Randhawa’s parents live in India. They’re now desperately trying to fly to Canada for their son’s funeral, but are delayed due to Canada’s current COVID-19-related ban on direct flights from India and Pakistan.

Sukhpreet Brar had been Randhawa’s roommate since 2016. He says he isn’t aware of his friend having any enemies.

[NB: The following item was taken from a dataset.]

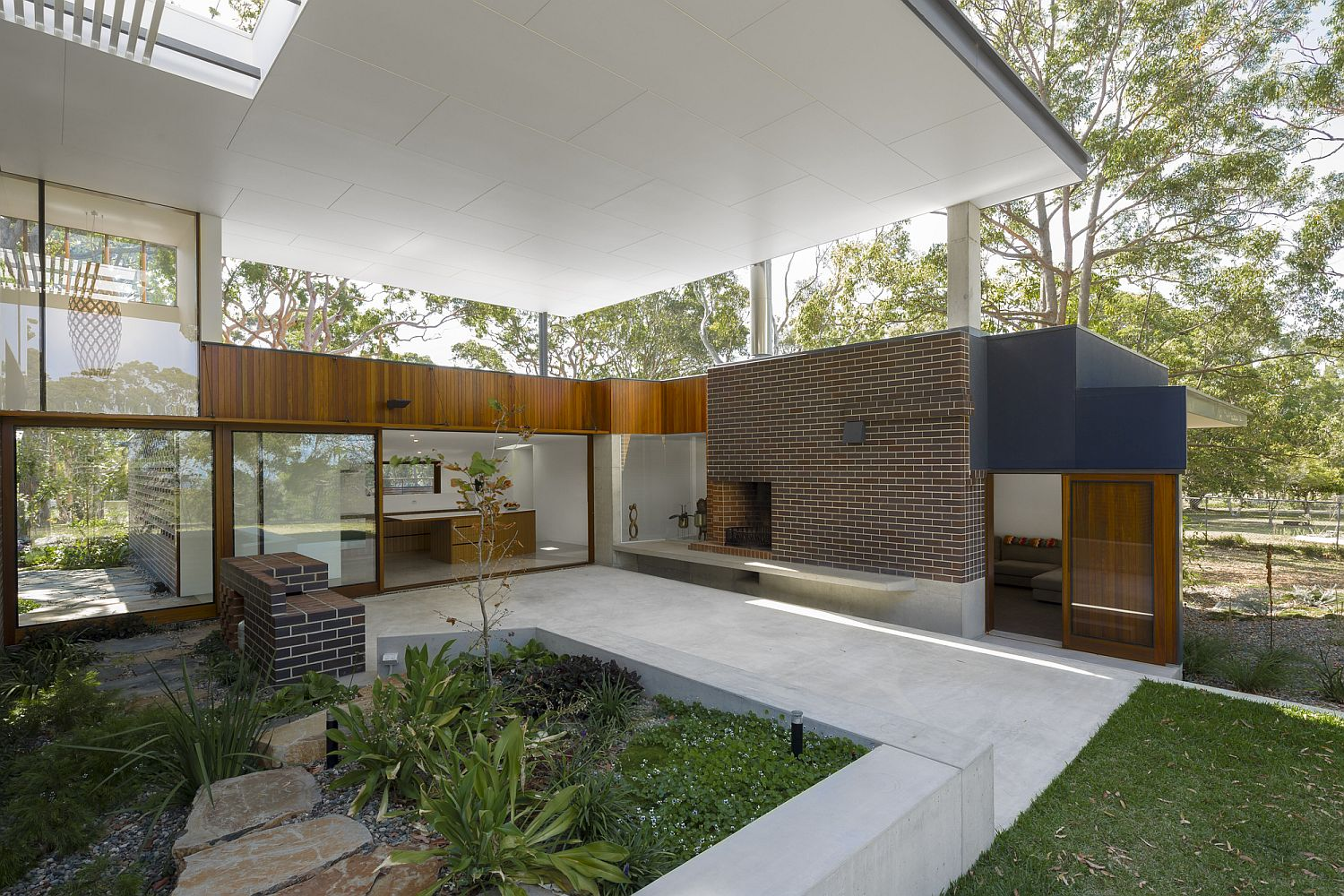Covered exterior spaces flow into the natural landscape outside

“It wasn’t time for a person like him to leave the world and leave family behind, in deep sorrow and tears,” says Brar.

Brar believes his the slaying was a tragic case of mistaken identity. So does Randhawa’s brother.

“As far as I know, he wasn’t involved in anything bad. If he would be, he would tell me,” says Dupinder.

Investigators have cast a wide net and said the motive for the shooting could be anything from his professional life as a guard since 2016, to something in his personal life, to a case of mistaken identity.

On Thursday, Delta Police Department spokesperson Cris Leykauf told CTV News investigators “are still considering a full range of options.”